Além dos cuidados individuais com a saúde e da preservação do conforto do empregado trabalhando de sua casa, a advogada alerta que é preciso atentar a outros tipos de acometimentos que podem ser considerados como acidentes de trabalho, como transtornos e crises que atingem a saúde mental do profissional. “Vimos casos de patrão cobrando de forma exacerbada a entrega de resultados, em cima do empregado o tempo todo, ‘cadê você, que eu não estou vendo on-line?’. Esse tipo de postura que, se houver uma configuração de certo assédio moral, que possa prejudicar a saúde mental do empregado, em virtude do trabalho home office, sim, ele pode ser considerado como acidente de trabalho. Porque um acidente de trabalho não é somente aquele acidente que você cai e machuca. É também a doença laboral, a doença em virtude do trabalho pode ser caracterizada em acidente de trabalho por ter havido prejuízo à saúde do empregado”, ela alerta.
Acidente de percurso
A advogada ainda faz uma ressalva sobre a mudança que ocorreu após a reforma trabalhista de 2017, que mudou a compreensão da lei quanto ao acidente de percurso. “O que a gente chama de acidente de percurso e horas ‘in itinere’ é o período que o empregado está à disposição no percurso de casa para o trabalho e do trabalho para casa. Era o que a legislação chamava de horas ‘in itinere’. Com a reforma trabalhista em 2017, esse percurso do trabalho como tempo de disposição ao empregador deixou de ser configurado dessa forma.

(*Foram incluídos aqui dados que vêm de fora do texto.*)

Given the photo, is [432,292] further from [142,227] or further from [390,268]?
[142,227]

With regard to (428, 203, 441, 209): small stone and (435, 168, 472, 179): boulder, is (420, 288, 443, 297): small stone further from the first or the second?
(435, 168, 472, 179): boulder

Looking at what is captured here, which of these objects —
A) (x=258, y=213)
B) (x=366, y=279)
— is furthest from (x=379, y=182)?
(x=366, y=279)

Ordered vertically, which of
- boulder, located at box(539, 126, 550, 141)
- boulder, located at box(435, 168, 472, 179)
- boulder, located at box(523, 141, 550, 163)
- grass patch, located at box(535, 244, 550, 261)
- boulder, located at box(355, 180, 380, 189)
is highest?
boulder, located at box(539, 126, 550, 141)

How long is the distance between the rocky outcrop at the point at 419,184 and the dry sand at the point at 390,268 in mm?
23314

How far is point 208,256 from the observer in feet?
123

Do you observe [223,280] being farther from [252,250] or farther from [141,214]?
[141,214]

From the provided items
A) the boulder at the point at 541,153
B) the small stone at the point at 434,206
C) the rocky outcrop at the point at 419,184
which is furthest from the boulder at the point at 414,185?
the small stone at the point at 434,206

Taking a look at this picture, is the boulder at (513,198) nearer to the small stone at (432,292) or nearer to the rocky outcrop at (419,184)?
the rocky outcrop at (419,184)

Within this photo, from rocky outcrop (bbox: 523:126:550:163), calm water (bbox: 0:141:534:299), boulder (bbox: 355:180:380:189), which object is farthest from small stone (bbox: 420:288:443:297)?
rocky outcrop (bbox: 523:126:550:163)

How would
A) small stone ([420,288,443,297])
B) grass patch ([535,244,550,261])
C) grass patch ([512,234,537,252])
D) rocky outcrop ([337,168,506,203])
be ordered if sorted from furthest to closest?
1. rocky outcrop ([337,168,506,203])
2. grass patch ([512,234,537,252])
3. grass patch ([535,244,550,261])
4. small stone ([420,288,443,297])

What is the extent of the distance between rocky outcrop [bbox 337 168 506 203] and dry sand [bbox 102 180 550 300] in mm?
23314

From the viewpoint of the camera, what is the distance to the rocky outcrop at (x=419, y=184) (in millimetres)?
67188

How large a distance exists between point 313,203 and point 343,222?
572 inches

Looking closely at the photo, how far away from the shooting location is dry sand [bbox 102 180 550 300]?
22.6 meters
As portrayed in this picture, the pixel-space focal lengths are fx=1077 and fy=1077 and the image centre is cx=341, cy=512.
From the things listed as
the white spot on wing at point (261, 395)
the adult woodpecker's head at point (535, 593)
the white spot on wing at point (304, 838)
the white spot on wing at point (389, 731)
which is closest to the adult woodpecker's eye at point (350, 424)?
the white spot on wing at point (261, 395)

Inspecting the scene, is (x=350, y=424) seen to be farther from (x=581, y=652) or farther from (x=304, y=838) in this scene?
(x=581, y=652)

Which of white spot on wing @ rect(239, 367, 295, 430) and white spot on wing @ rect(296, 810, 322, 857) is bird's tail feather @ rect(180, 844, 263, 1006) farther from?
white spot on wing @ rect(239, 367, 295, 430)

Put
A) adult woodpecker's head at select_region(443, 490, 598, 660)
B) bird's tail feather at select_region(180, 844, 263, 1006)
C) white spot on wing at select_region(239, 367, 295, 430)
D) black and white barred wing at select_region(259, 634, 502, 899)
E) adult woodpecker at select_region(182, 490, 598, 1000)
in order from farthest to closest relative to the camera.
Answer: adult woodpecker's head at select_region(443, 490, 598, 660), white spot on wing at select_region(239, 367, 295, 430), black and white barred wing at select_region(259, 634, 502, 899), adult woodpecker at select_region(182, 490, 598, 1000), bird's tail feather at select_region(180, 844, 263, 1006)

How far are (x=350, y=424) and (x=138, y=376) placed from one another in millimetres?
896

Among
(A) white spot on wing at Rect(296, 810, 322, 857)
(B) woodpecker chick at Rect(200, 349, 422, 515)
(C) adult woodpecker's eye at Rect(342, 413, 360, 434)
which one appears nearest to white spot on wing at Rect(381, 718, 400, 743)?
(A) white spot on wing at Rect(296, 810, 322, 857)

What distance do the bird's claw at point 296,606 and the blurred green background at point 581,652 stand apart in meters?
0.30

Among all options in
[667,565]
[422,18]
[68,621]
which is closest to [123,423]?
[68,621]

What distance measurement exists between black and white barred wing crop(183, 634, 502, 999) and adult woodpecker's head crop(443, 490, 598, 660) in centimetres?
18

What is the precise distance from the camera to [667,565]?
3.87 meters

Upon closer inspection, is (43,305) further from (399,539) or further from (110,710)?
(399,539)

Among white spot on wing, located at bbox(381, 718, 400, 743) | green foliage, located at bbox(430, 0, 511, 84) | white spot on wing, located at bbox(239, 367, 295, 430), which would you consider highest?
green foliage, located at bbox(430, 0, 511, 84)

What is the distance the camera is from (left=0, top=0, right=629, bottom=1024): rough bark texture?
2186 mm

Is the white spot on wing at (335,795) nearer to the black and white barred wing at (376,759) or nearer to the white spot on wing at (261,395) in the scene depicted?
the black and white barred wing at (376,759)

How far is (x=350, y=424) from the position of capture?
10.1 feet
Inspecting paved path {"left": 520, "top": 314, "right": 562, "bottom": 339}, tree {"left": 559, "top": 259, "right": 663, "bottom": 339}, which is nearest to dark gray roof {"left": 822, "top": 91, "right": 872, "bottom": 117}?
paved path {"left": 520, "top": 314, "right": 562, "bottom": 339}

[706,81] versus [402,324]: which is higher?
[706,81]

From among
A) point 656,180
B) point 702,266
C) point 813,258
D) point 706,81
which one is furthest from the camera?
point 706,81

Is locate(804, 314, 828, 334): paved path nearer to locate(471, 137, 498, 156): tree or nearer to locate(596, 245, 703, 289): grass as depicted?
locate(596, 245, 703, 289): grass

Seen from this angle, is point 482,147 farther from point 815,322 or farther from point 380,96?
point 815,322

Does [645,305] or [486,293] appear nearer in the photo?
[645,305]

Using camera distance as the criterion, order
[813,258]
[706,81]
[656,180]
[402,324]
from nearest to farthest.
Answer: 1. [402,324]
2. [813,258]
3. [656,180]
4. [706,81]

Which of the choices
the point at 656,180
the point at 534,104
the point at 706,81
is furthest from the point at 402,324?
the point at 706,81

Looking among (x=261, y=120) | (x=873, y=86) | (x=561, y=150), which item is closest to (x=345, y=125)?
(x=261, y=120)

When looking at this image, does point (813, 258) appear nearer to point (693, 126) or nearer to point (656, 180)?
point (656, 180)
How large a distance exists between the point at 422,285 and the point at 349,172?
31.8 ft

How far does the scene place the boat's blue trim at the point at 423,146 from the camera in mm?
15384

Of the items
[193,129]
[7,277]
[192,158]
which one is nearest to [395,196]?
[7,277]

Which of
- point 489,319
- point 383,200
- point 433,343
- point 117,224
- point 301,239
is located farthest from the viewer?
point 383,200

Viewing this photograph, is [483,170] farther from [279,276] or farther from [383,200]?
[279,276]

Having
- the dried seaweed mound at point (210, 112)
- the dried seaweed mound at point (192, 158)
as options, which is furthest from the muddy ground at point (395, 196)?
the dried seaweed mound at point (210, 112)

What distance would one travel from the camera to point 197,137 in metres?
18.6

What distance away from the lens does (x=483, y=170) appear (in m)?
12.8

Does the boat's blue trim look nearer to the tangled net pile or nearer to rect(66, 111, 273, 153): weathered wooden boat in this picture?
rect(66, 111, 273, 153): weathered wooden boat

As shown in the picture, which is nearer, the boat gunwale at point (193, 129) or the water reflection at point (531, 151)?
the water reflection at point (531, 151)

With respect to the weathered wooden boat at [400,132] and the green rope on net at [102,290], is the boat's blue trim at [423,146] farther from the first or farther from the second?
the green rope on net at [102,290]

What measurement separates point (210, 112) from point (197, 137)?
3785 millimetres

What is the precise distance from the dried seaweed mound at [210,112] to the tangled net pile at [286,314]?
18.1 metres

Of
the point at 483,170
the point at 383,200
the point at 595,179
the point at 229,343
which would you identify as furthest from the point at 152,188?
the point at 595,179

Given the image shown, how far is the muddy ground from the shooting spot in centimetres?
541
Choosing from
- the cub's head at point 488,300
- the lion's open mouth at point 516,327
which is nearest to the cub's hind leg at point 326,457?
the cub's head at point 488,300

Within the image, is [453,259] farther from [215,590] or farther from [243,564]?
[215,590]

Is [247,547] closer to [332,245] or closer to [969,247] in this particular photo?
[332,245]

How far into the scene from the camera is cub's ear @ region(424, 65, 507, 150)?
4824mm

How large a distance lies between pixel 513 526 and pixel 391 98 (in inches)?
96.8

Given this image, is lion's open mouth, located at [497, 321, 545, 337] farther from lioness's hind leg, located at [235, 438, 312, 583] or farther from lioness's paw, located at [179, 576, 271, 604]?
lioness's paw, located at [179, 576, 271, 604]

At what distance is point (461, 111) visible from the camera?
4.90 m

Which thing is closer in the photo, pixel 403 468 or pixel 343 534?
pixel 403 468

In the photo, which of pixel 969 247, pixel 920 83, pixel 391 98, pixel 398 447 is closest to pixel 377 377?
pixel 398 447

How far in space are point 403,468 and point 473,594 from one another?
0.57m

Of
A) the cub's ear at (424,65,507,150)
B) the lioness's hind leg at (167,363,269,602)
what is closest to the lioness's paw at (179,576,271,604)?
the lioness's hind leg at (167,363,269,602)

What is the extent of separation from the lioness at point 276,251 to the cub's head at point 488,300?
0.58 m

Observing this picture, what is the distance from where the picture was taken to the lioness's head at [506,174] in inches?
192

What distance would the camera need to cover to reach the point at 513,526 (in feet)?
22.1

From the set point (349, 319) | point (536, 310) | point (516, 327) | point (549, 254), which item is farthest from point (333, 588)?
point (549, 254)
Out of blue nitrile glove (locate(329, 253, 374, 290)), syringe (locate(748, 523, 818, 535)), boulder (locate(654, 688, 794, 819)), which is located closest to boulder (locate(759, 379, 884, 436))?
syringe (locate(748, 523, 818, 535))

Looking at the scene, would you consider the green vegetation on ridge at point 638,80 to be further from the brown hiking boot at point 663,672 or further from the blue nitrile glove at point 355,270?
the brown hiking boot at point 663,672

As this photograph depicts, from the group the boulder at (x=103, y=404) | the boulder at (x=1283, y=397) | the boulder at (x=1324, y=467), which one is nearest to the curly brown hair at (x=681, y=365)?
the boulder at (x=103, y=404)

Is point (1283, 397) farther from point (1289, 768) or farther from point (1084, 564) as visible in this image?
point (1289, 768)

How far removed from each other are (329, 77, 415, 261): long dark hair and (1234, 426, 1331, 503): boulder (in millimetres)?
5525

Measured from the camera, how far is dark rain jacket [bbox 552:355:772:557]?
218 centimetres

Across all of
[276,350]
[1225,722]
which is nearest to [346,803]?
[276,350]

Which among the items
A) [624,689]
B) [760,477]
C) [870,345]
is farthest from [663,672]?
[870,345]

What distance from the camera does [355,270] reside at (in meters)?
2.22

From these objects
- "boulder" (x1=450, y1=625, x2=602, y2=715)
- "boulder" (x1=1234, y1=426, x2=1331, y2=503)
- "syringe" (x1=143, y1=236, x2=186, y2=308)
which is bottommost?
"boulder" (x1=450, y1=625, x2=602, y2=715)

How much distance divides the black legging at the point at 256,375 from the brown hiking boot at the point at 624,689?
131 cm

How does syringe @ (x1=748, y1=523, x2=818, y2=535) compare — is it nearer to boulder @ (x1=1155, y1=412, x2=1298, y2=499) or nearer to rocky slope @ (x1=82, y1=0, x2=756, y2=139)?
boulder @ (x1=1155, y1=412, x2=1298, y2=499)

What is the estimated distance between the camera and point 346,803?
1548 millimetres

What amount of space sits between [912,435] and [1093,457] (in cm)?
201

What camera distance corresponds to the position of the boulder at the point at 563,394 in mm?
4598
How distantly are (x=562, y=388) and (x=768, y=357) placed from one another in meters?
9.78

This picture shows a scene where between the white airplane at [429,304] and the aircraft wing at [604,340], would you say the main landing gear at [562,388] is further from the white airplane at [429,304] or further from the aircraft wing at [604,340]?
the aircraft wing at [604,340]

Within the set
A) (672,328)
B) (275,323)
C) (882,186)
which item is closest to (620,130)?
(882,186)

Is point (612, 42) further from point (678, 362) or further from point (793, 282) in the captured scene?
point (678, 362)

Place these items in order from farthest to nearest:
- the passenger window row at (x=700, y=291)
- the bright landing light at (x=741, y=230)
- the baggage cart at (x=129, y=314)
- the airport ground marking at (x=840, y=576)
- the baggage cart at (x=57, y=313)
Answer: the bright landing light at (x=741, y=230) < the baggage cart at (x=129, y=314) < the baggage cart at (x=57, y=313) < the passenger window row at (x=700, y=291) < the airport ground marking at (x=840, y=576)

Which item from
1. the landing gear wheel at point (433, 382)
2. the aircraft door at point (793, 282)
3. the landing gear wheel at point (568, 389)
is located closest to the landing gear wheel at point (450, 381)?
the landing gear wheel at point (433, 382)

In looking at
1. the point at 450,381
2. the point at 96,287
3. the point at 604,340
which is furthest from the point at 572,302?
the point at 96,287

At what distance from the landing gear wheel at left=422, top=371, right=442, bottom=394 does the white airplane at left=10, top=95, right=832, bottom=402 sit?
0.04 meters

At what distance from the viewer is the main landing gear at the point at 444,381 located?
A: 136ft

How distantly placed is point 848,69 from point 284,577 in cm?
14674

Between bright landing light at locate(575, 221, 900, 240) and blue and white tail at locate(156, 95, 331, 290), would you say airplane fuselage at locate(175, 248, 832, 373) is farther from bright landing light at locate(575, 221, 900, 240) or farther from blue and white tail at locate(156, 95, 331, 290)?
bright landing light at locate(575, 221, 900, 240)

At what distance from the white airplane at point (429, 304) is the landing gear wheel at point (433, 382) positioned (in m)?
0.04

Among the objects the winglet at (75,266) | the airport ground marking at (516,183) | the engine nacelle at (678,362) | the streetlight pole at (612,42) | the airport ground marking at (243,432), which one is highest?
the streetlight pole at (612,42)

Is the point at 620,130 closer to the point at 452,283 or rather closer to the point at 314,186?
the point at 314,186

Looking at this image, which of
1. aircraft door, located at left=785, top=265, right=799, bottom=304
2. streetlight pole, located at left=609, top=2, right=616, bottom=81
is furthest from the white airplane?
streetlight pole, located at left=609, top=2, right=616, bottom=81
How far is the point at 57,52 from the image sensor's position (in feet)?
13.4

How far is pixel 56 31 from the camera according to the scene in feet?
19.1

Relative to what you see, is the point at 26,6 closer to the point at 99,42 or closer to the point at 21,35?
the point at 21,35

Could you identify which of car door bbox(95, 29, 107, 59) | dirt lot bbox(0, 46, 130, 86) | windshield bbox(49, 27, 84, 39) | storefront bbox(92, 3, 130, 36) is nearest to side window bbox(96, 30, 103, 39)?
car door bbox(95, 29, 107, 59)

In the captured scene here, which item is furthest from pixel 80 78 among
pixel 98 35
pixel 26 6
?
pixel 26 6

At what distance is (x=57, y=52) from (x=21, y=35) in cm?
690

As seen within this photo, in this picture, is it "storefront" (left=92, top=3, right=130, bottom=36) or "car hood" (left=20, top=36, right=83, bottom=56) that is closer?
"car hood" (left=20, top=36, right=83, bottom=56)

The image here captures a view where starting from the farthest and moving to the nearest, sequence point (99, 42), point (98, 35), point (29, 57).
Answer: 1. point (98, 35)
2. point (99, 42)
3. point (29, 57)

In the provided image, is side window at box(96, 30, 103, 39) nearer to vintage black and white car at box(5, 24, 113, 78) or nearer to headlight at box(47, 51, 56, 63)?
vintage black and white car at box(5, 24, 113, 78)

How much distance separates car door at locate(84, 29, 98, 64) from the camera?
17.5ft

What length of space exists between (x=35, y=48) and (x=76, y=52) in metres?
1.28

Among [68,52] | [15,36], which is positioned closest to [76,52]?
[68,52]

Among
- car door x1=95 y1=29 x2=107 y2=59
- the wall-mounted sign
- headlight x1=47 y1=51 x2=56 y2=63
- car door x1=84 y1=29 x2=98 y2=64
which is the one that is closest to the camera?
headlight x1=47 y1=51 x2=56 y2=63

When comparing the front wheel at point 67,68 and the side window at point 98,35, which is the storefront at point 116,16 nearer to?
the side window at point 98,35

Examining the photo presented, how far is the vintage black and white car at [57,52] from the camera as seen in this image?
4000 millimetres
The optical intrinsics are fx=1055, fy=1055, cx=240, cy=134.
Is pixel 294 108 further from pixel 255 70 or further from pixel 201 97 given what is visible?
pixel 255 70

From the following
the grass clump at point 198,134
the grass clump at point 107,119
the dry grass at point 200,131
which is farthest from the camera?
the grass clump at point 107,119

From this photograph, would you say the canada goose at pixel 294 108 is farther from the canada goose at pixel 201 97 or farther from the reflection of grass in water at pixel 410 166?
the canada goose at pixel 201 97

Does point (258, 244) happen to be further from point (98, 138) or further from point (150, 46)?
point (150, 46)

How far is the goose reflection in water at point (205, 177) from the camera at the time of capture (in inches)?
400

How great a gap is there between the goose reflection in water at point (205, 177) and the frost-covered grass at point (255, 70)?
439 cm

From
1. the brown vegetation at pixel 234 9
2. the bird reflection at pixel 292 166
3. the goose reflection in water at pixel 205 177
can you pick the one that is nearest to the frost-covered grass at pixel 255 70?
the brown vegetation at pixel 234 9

Então, não é mais considerado como tempo de disposição ao empregador, nesse intervalo aí, trabalho em casa, para o trabalho”, ela esclarece. No entanto, a advogada ressalta que a lei trabalhista entra em conflito com a Lei Previdenciária nº 8.213/91, que discorre acerca do acidente de trabalho, visto que ela não retirou o acidente de percurso como acidente de trabalho.
“Então, vamos supor que ocorreu um acidente de trabalho no percurso de casa para o trabalho. Em virtude da própria legislação trabalhista, que não reconhece mais esse tempo à disposição, não seria configurado como acidente de trabalho. Mas aí o empregado deu entrada com o pedido de benefício no INSS e lá no dispositivo, e no campo de identificação do tipo de acidente, pela própria lei de 8.213/91, é identificado como acidente de percurso. Então, como se resolve isso? Para fins de responsabilização do empregador, eu diria que não se aplica. Mas para fins da legislação previdenciária, inclusive porque ainda há previsão, eu diria que caberia uma boa discussão em virtude da configuração do acidente de trabalho”, reforça.
Por fim, a advogada reflete sobre a importância de compreender os limites que podem ser aceitos nessa nova forma de trabalho, assim como é fundamental que o trabalhador e o patrão conheçam seus direitos e deveres. “Ambos precisam ter em mente que sem saúde, não há trabalho. Ser empregado doente pode trazer uma repercussão para o resto da vida dele, pela redução da capacidade laborativa, e para o empregador, ter um empregado doente significa que não vai ter produtividade. Então, eu acho que há um interesse em comum entre as duas partes envolvidas na relação do trabalho”, ela finaliza.